Competing with The Shop Around the Corner and the upcoming The Big Sleep for the title of most welcome seasonal revival is a restored print of Jean Renoir's 1932 comedy Boudu Saved From Drowning. The set-up is as simple as that of any early sound picture. A well-to-do Parisian bookseller, Lestingois (Charles Granval), dives into the Seine to rescue Boudu (Michel Simon), a hobo driven to attempt self-sacrifice after the loss of his beloved canine companion. Lestingois brings him back to his apartment, dries him off, and - in a show of the best liberal intentions - invites him to make himself at home, without realising that a free spirit with little grasp of social mores isn't the ideal houseguest when you're trying to hide your affair with one of the friskier domestics from your dear darling wife. (The plot was updated by the farceur Paul Mazursky for 1986's Down and Out in Beverly Hills, which had the foresight to cast Nick Nolte as the dishevelled interloper.)

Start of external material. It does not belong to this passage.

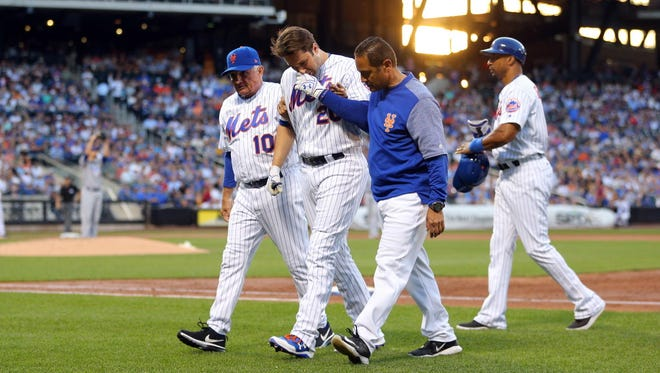New York Mets second baseman Neil Walker (20) is helped off the field by New York Mets manager Terry Collins (10) and trainer Ray Ramirez after sustaining a leg injury while running out a ground ball against the Chicago Cubs during the third inning at Citi Field.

Though the restoration is first rate - these are as sharp as I can remember seeing these particular images - the film itself might now seem a little antiquated to newcomers, all too evidently based on a stage play (by René Fauchois) designed to épater le bourgeois without unduly alienating that audience that went to the theatre or picture palace of the time. (The humanist Renoir - steering his camera towards genteel recreation in parks - likes his characters too much to go too savagely for their throats; the cinema would have to wait a few decades for Buñuel's late 1960s output to truly tear into the middle-classes.) Boudu's reputation thus more or less rests entirely on Simon's towering performance as one of the movies' very greatest tramps: scratchy and bearded and crotchety, giving the impression of someone who's genuinely turned up on set half-cut, while never once suggesting a major star of stage and screen - as he was at this moment - slumming it. He's having a ball, treating his new home in much the same way Belmondo (surely the actor's rightful heir) did the South of France in Pierrot le Fou - as his own personal playground, which is perhaps why the film remains such good, solid, mildly naughty fun.
Boudu Saved From Drowning opens in selected cinemas from tomorrow.